-- start SUPPLIED ENTRIES --
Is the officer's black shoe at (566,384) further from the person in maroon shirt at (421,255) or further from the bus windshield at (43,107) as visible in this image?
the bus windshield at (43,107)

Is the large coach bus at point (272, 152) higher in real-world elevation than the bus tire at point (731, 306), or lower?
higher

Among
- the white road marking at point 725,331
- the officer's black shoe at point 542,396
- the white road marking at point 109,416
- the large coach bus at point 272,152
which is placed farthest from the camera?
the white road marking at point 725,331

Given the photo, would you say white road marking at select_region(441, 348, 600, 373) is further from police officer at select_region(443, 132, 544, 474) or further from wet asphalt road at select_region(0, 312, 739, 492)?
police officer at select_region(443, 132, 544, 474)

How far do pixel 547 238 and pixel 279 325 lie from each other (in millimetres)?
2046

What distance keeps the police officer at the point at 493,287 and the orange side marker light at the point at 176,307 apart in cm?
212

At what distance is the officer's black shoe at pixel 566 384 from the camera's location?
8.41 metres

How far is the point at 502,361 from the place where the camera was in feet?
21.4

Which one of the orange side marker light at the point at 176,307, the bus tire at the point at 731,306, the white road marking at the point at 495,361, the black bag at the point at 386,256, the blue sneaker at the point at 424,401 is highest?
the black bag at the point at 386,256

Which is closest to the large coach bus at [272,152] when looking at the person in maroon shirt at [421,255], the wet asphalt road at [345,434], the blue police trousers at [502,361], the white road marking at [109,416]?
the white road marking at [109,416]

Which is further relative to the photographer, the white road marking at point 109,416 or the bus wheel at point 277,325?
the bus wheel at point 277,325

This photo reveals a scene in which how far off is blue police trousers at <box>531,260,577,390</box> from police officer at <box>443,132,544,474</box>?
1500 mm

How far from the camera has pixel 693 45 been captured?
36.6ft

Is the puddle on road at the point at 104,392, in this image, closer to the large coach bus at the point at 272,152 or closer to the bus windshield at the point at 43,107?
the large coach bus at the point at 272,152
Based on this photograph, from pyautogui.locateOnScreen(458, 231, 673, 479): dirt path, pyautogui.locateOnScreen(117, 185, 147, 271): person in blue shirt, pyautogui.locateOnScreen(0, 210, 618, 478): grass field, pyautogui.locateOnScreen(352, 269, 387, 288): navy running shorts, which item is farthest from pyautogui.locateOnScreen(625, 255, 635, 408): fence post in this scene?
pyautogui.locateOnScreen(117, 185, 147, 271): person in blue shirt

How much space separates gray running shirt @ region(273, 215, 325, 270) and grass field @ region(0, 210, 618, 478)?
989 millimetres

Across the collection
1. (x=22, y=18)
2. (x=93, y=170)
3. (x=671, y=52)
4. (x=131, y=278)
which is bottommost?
-- end SUPPLIED ENTRIES --
§ **WORK REQUIRED**
Recast every line of the items above as a Markdown table with the columns Row and Line, numbering the rows in order and leaving out blank lines.

§ **CORRECT RESPONSE**
| Row | Line |
|---|---|
| 1 | Is the officer's black shoe at (566,384) further from the person in maroon shirt at (421,255) or further from the bus windshield at (43,107) as visible in this image? |
| 2 | the bus windshield at (43,107) |
| 3 | Is the large coach bus at point (272, 152) higher in real-world elevation than the bus tire at point (731, 306), or lower? |
| 4 | higher |
| 5 | Among |
| 6 | - the white road marking at point 725,331 |
| 7 | - the officer's black shoe at point 542,396 |
| 8 | - the white road marking at point 109,416 |
| 9 | - the large coach bus at point 272,152 |
| 10 | which is placed farthest from the camera? |
| 11 | the white road marking at point 725,331 |
| 12 | Given the photo, would you say white road marking at select_region(441, 348, 600, 373) is further from police officer at select_region(443, 132, 544, 474) or further from wet asphalt road at select_region(0, 312, 739, 492)? |
| 13 | police officer at select_region(443, 132, 544, 474) |
| 14 | How far do pixel 547 238 and pixel 279 325 lie from each other (in millimetres)? |
| 15 | 2046 |
| 16 | What distance keeps the police officer at the point at 493,287 and the orange side marker light at the point at 176,307 apart in cm? |
| 17 | 212 |
| 18 | At what distance is the officer's black shoe at pixel 566 384 from the camera's location? |
| 19 | 8.41 metres |
| 20 | How far is the point at 502,361 from the place where the camera was in feet? |
| 21 | 21.4 |
| 22 | Which one of the orange side marker light at the point at 176,307, the bus tire at the point at 731,306, the white road marking at the point at 495,361, the black bag at the point at 386,256, the blue sneaker at the point at 424,401 is highest? |
| 23 | the black bag at the point at 386,256 |
| 24 | Which is closest to the large coach bus at [272,152] when looking at the person in maroon shirt at [421,255], the wet asphalt road at [345,434], the blue police trousers at [502,361], the white road marking at [109,416]? |
| 25 | the white road marking at [109,416] |
| 26 | Which is further relative to the photographer, the white road marking at point 109,416 or the bus wheel at point 277,325? |
| 27 | the bus wheel at point 277,325 |
| 28 | This photo reveals a scene in which how far off is blue police trousers at <box>531,260,577,390</box> from police officer at <box>443,132,544,474</box>? |
| 29 | 1500 mm |
| 30 | How far from the camera has pixel 693 45 been captured? |
| 31 | 36.6ft |
| 32 | Is the puddle on road at the point at 104,392, in this image, closer to the large coach bus at the point at 272,152 or closer to the bus windshield at the point at 43,107? |
| 33 | the large coach bus at the point at 272,152 |
| 34 | Based on this photograph, from pyautogui.locateOnScreen(458, 231, 673, 479): dirt path, pyautogui.locateOnScreen(117, 185, 147, 271): person in blue shirt, pyautogui.locateOnScreen(0, 210, 618, 478): grass field, pyautogui.locateOnScreen(352, 269, 387, 288): navy running shorts, which item is farthest from pyautogui.locateOnScreen(625, 255, 635, 408): fence post in this scene? |
| 35 | pyautogui.locateOnScreen(117, 185, 147, 271): person in blue shirt |
| 36 | How much space separates gray running shirt @ region(273, 215, 325, 270) and grass field @ region(0, 210, 618, 478)? |
| 37 | 989 millimetres |
| 38 | Across the collection |
| 39 | 1. (x=22, y=18) |
| 40 | 2. (x=93, y=170) |
| 41 | 3. (x=671, y=52) |
| 42 | 4. (x=131, y=278) |
| 43 | which is bottommost? |